- **Belge Bölümü**
***
Haberin yayım tarihi
2008-07-10
Haberin bulunduğu kategoriler

Brüksel'de Bir Hafta..7 Temmuz 2008

AB – Türkiye

- AB Dönem Başkanlığı'nı 1 Temmuz tarihinde devralan Fransa'da gazetecilere açıklamalarda bulunan üst düzey yetkililer, Fransa'nın AB Dönem Başkanlığı süresince Türkiye'nin müzakere sürecini engellemeyeceğini, 2008 yılı içerisinde iki ya da üç yeni dosyanın daha açılacağını, ancak üyelik ile doğrudan ilişkili olan dosyalara altı aylık Başkanlık süresince öncelik tanınmayacağını kaydettiler.
***
- **Sağlanan Bilgiler**
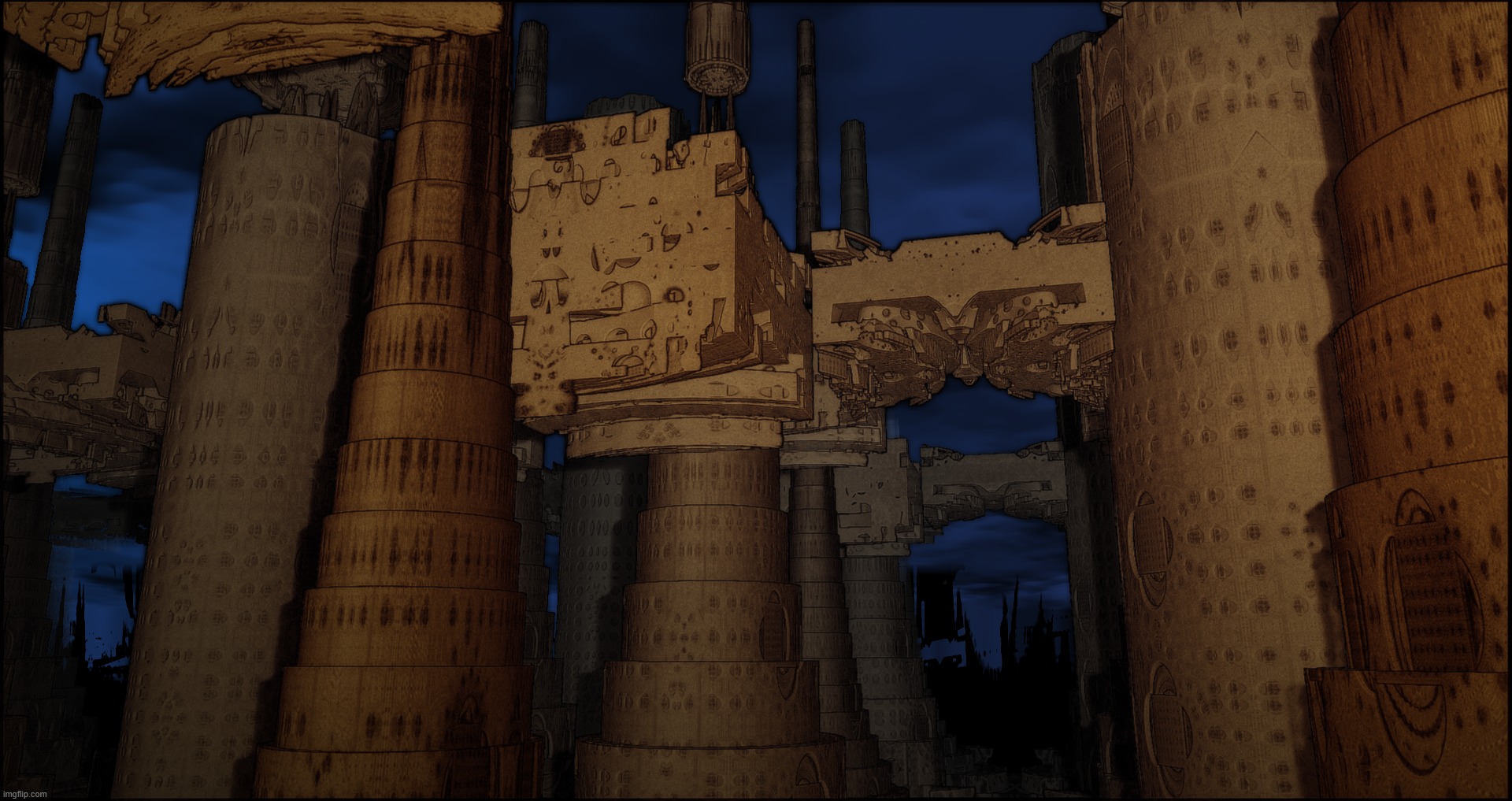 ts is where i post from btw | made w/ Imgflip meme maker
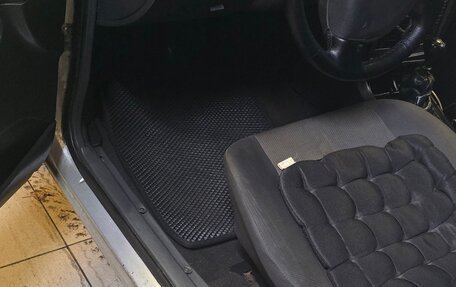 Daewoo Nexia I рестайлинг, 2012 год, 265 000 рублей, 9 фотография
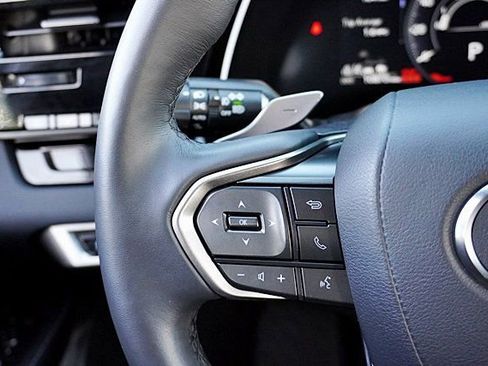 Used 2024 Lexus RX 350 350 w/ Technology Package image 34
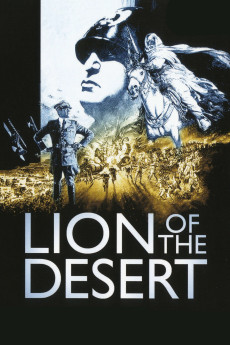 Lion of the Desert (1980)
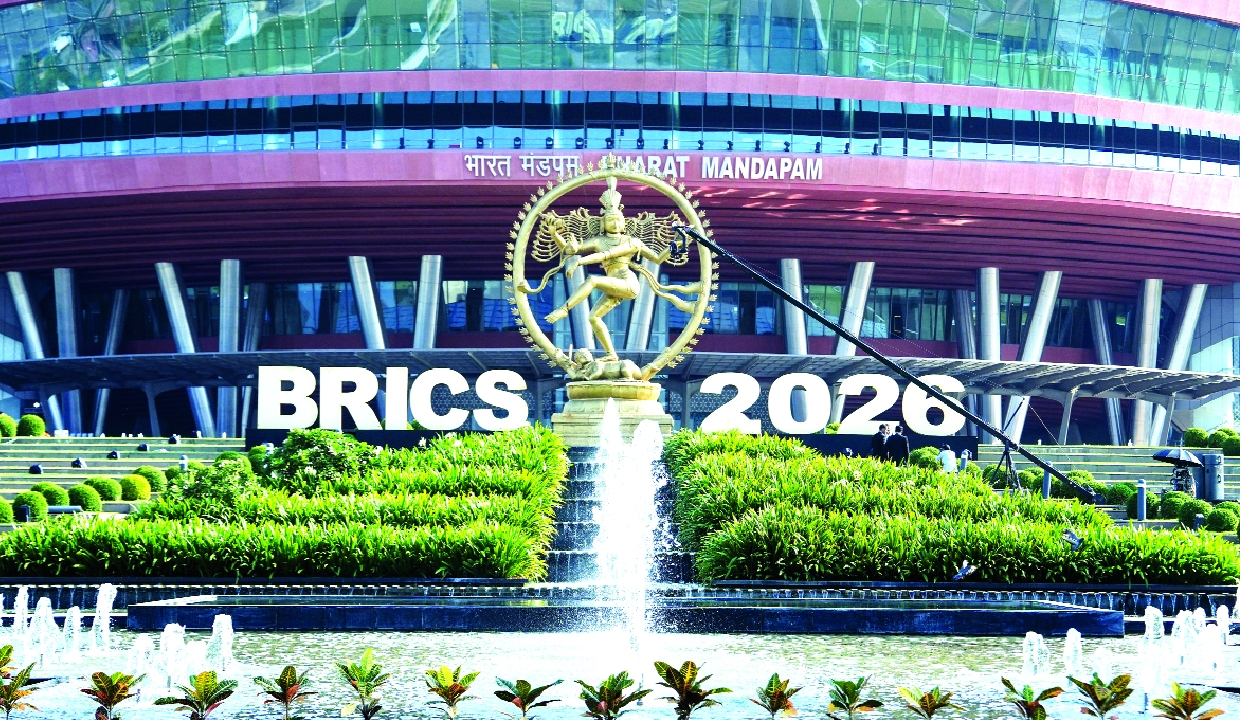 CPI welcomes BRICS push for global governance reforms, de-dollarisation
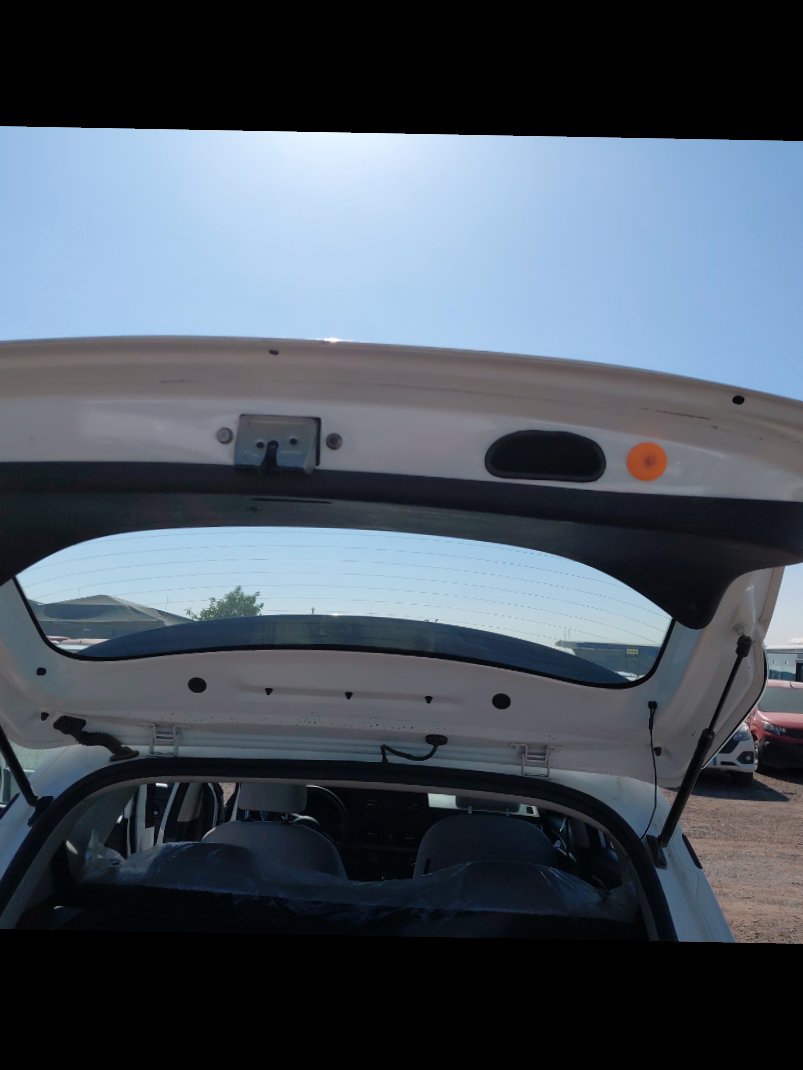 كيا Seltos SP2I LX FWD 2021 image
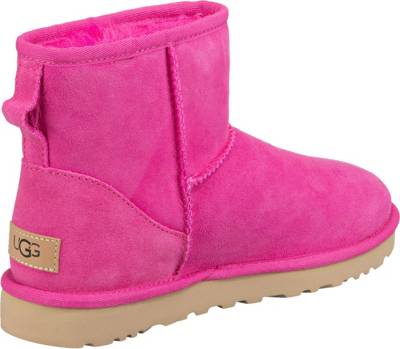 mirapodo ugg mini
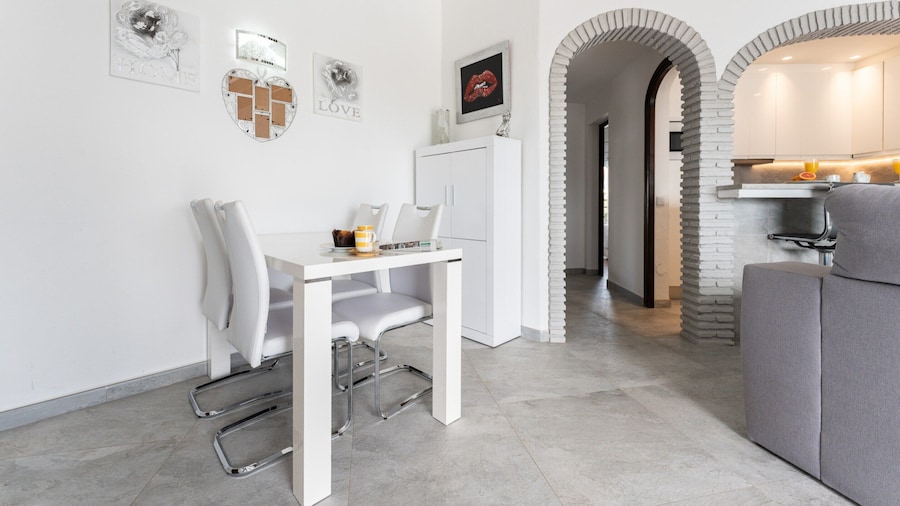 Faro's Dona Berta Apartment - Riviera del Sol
***
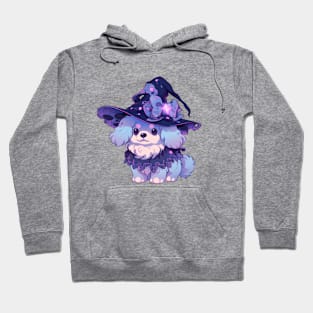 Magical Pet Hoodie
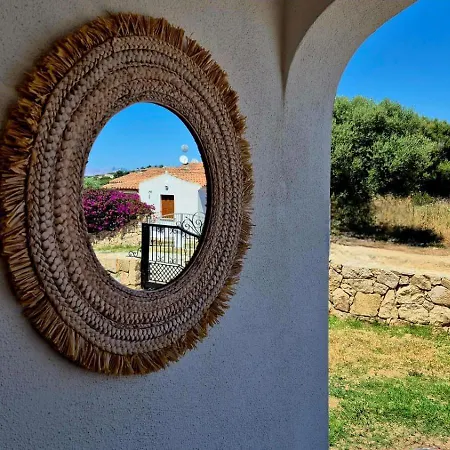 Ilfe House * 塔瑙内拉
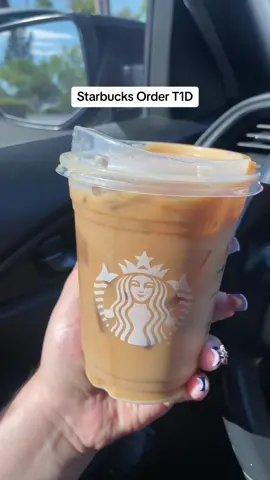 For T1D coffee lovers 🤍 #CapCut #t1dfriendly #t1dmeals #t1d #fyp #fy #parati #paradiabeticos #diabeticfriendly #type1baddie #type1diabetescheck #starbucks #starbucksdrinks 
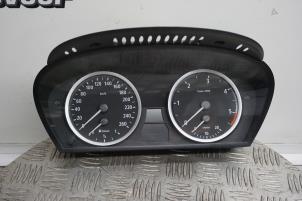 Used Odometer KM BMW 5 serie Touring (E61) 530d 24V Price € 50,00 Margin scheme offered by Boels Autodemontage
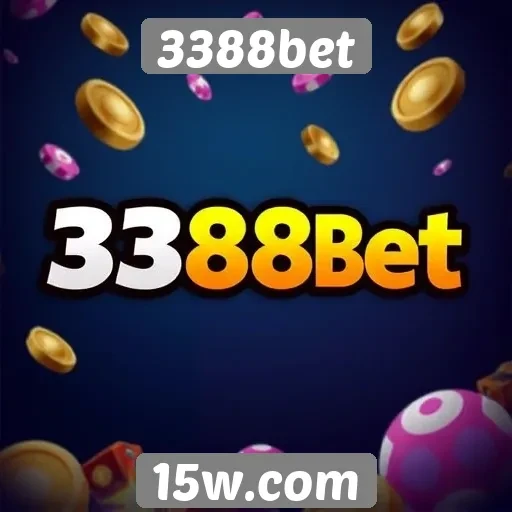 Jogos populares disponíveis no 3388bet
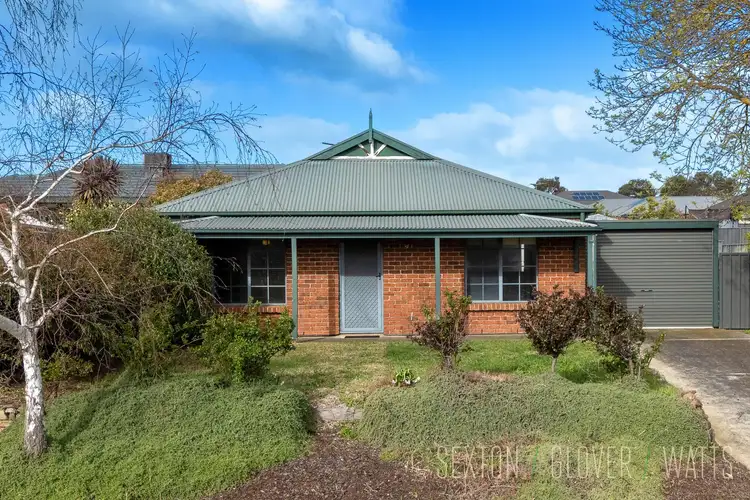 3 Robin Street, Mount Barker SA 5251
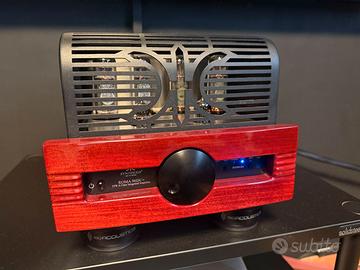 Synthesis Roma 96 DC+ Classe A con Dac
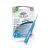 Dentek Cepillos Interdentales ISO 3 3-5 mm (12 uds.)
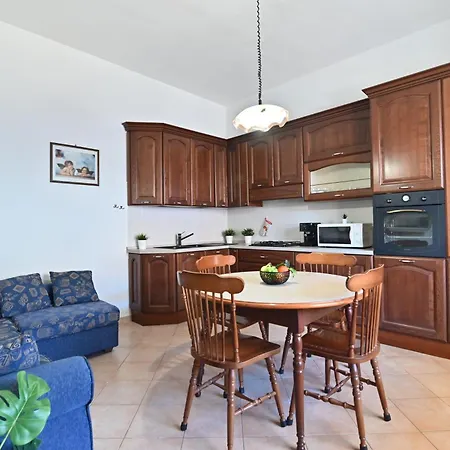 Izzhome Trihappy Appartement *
***
- **Görev Listesi**
**A.** AB Dönem Başkanlığı haberinde "- AB Dönem Başkanlığı'nı" sözcüklerinin geçtiği yerden başlayıp "öncelik tanınmayacağını kaydettiler." sözcüklerinden sonra sona eren kısmı, "gazetecilere" yerine "basın mensuplarına" koyarak yeniden yazınız.
**B.** AB Dönem Başkanlığı haberini son cümlesinden sonrasıyla devam ettiriniz.

- **Yanıtlar**
**A.**
- AB Dönem Başkanlığı'nı 1 Temmuz tarihinde devralan Fransa'da basın mensuplarına açıklamalarda bulunan üst düzey yetkililer, Fransa'nın AB Dönem Başkanlığı süresince Türkiye'nin müzakere sürecini engellemeyeceğini, 2008 yılı içerisinde iki ya da üç yeni dosyanın daha açılacağını, ancak üyelik ile doğrudan ilişkili olan dosyalara altı aylık Başkanlık süresince öncelik tanınmayacağını kaydettiler.

**B.**
Fransa'nın bu yaklaşımının başarılı olması durumunda, Kıbrıs sorunu nedeniyle askıya alınan müzakere başlıkları dışında beş yeni başlıkta daha müzakerelere başlanması mümkün olmayacak. Fransa geçen yıl ekonomi ve para politikası ile ilgili müzakerelerin ancak AB'nin gelecekteki sınırları belirlendikten sonra başlayabileceğini belirtmiş ve bu başlıkta müzakerelerin başlamasını veto etmişti.

- AB Komisyonu'nun genişlemeden sorumlu üyesi Olli Rehn, İrlanda'da gerçekleşen halkoylaması sonucunda Lizbon Antlaşması'nın reddedilmesinin AB'de bir kriz yaratmadığını, genişleme sürecinin devam edeceğini, bu süreci durdurmanın AB'nin aleyhine olacağını ifade etti. Rehn İrlanda'daki "hayır" oyundan birkaç gün sonra Bosna-Hersek ile bir istikrar ve işbirliği antlaşmasının imzalandığını, Hırvatistan ve Türkiye ile yeni müzakere alanlarının açıldığını belirtti ve bu gelişmelerin Avrupa'nın kararlılığını yansıttığını kaydetti.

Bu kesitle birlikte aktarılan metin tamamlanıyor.